Background technology
Isoxazole derivative is one type of compound with pharmaceutical use, its verivate as antarthritic medicine be applied to clinical (
J. A. Clzn. Rheum. Dis. 1984 , 10,385
.), also can be used as diuretic(s) (
J. Indian Chem. Soc. 1946,
23, 189.;
Jpn. Kokai.Tokkyo Koho. JP79 14, 968 etc.) and the precursor of sterilant (
Jpn. Kokai Tokkyo Koho JP 79 09, 278), at aspects such as medicine and agricultural chemicals huge value of exploiting and utilizing is arranged.3-An isoxazole-5-methyl alcohol is as a kind of important De Isoxazole derivative and since its potential pharmaceutical use receive much attention in recent years (
PCT Int. Appl.,
2008036653).Regrettably, have only a small amount of document that its compound method is reported, and these method synthesis steps are long, severe reaction conditions, and used hypertoxic tetracol phenixin and explosive reagent such as sodium azide (
J. Org.

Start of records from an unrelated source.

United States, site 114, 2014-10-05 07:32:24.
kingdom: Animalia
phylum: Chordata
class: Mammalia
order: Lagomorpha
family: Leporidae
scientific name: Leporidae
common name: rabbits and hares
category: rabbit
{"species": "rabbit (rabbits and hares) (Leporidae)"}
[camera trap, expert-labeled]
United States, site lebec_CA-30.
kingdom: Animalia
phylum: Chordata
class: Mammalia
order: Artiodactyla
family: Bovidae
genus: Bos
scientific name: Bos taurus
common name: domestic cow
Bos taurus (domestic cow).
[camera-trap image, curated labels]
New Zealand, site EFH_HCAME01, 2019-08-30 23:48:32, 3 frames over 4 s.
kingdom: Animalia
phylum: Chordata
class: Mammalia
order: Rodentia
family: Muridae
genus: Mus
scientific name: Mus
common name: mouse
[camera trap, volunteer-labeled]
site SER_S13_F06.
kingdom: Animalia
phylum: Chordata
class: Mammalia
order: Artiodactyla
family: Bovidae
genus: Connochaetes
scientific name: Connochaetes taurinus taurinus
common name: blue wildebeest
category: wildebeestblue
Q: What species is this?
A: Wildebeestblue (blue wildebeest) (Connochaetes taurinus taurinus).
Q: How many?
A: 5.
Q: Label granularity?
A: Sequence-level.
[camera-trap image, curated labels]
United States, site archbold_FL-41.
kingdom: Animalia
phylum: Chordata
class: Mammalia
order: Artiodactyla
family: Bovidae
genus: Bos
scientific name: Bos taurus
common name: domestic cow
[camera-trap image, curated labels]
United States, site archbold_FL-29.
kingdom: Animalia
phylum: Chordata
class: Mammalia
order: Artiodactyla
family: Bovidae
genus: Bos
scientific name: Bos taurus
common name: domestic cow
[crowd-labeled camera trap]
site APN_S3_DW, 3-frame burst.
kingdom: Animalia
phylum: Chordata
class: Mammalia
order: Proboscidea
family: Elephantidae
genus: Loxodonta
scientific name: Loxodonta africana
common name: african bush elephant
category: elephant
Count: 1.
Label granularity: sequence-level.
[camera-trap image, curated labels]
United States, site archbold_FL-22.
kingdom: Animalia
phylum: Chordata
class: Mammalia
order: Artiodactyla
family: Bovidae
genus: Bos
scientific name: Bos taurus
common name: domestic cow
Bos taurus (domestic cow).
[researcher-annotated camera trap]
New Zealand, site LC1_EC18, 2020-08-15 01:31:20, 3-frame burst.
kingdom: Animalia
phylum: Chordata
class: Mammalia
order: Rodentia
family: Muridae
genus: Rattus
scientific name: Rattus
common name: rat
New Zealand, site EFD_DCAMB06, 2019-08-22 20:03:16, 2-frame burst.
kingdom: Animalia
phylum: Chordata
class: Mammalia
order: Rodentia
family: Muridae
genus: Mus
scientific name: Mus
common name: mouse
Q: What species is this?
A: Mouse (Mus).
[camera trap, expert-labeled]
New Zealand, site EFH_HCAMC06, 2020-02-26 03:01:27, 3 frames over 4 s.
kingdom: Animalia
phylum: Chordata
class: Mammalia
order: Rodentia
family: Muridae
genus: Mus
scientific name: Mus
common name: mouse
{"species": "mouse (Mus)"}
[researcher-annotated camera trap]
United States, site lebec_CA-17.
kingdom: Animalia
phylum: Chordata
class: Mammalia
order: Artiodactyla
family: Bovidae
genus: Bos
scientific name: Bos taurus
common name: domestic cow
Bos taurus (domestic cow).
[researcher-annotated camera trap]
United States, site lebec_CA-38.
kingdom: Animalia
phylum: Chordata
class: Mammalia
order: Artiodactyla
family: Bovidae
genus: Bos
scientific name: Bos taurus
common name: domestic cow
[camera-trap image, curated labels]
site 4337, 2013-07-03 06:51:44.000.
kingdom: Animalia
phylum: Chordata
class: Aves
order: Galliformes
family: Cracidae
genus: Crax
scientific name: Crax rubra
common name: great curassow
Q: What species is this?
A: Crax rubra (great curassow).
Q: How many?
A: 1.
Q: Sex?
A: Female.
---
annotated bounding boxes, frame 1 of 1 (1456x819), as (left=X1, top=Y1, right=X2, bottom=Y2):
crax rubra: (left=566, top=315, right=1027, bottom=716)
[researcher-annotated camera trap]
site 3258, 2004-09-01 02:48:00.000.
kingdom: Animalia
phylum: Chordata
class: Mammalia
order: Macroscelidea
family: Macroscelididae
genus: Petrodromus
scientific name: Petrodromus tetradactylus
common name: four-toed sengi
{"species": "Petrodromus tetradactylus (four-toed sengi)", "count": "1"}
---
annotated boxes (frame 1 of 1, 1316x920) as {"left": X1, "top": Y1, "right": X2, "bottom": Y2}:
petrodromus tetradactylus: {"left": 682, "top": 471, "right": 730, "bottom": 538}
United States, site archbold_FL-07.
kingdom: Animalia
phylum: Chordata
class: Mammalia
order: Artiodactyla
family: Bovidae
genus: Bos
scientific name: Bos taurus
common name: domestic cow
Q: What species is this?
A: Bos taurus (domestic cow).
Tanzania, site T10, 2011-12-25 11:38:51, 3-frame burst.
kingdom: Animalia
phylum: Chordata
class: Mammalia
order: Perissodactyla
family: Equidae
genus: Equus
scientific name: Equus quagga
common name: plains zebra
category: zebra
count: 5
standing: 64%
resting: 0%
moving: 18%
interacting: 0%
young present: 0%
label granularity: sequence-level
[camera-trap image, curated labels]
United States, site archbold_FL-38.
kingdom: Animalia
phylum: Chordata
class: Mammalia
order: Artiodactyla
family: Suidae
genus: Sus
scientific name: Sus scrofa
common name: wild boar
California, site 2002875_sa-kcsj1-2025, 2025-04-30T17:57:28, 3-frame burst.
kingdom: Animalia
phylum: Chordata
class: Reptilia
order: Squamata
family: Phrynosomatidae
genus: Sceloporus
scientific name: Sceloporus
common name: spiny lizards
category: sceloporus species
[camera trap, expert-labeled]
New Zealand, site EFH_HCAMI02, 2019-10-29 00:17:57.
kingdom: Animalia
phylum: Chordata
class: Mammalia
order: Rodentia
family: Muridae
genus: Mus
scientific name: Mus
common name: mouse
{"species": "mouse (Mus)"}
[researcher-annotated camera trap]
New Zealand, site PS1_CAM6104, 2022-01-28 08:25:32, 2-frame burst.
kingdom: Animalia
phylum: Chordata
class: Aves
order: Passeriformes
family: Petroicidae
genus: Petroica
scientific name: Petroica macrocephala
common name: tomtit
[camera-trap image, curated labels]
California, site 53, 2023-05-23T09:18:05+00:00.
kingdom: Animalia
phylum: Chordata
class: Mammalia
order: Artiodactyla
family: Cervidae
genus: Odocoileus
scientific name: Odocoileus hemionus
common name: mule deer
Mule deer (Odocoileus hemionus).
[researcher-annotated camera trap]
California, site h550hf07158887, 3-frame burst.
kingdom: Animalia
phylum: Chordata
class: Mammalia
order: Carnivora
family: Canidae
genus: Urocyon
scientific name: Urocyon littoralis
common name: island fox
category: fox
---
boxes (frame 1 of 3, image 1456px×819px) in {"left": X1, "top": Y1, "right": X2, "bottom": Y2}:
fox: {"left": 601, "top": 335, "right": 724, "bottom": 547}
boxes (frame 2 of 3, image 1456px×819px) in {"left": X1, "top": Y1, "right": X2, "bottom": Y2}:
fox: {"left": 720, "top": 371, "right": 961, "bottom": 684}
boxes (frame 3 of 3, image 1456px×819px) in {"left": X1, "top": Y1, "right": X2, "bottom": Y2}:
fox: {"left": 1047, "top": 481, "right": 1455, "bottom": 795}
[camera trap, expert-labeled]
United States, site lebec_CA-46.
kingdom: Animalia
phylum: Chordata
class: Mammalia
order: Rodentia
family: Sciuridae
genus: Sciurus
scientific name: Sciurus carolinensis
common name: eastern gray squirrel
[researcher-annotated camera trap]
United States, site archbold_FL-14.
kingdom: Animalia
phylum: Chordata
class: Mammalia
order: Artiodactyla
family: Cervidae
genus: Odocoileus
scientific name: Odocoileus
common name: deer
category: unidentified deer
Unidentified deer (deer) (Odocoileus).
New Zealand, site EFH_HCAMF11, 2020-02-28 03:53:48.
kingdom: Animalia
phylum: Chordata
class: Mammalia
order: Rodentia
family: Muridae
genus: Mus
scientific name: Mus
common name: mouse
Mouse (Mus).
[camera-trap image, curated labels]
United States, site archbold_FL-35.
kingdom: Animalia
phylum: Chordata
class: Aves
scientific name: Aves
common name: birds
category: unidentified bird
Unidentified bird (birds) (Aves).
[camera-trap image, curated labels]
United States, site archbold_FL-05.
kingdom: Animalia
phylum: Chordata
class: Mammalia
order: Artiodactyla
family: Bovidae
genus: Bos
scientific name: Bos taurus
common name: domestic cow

Chem
., 1985, 50 (26), 5723-5727).These methods have greatly limited this type of and have been reflected at the application in medical research and the production.Present method from the raw material that simply is easy to get in comparatively gentle next step prepared in reaction of condition a series of N, N
-Two replacements-3-ammonia isoxazole-5-methyl alcohol are the very quantum jumps to the synthetic method of such compound.
Summary of the invention
The purpose of this invention is to provide a kind of 3-Xiu isoxazole-5-methyl alcohol that passes through with aminated compounds substitution reaction taking place directly under condition of no solvent under the cesium fluoride effect, generate N, N
-The method of two replacements-3-An isoxazole-5-carbinol compound.It is long mainly to solve the step that existing compound method exists, severe reaction conditions, and technical problem such as use poisonous reagent.
The present invention provides N, N
-The compound method of two replacements-3-An isoxazole-5-carbinol compound may further comprise the steps: 3-Xiu isoxazole-5-methyl alcohol
1Under the cesium fluoride effect and aminated compounds
2Substitution reaction directly takes place under condition of no solvent generate N, N
-Two replacements-3-An isoxazole-5-carbinol compound
3, reaction formula is following:
Aminated compounds 2 is a kind of in tetramethyleneimine, piperidines or the 4-methyl piperidine.
Concrete synthesis step is:
A kind of in vexed jar the stirring of 3-Xiu isoxazole-5-methyl alcohol under the cesium fluoride effect and in tetramethyleneimine, piperidines or the 4-methyl piperidine is heated to 100 ~ 120
oC stirred 18 ~ 72 hours, and cooling is revolved driedly, and chromatographic separation obtains N, the two replacement-3-An isoxazoles of N--5-methyl alcohol.
The present invention need not reaction solvent.
3-Xiu isoxazole of the present invention-5-methyl alcohol is 1: 10 with the amount of substance ratio of aminated compounds 2; 3-Xiu isoxazole-5-methyl alcohol is 1: 3 with the amount of substance ratio of additive cesium fluoride.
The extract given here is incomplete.